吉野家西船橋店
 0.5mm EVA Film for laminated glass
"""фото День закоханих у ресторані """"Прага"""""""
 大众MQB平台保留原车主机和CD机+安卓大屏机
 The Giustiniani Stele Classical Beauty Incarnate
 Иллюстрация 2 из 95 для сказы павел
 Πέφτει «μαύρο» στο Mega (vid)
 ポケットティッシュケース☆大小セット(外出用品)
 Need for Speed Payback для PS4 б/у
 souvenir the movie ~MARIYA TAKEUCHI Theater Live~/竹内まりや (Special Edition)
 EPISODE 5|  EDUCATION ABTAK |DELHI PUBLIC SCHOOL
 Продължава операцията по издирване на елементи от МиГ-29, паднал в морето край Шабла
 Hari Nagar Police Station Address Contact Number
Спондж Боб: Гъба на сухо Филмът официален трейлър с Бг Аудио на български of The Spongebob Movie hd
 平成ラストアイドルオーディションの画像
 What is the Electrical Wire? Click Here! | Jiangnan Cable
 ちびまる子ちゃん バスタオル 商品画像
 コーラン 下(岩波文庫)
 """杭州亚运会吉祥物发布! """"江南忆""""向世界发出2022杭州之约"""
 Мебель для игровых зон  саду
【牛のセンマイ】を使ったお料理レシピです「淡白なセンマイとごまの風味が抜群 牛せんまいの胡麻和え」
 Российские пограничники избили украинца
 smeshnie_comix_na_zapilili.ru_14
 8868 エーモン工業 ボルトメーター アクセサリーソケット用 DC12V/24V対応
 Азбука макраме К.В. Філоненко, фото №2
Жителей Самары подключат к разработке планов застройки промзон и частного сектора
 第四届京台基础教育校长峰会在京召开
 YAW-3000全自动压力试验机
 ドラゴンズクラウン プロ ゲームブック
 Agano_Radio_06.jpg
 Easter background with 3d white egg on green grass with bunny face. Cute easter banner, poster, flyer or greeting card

> **Prompt**:
Each line of the data that holds the word "фото" should be copied.

> **Answer to the exercise**:
"""фото День закоханих у ресторані """"Прага"""""""
 Азбука макраме К.В. Філоненко, фото №2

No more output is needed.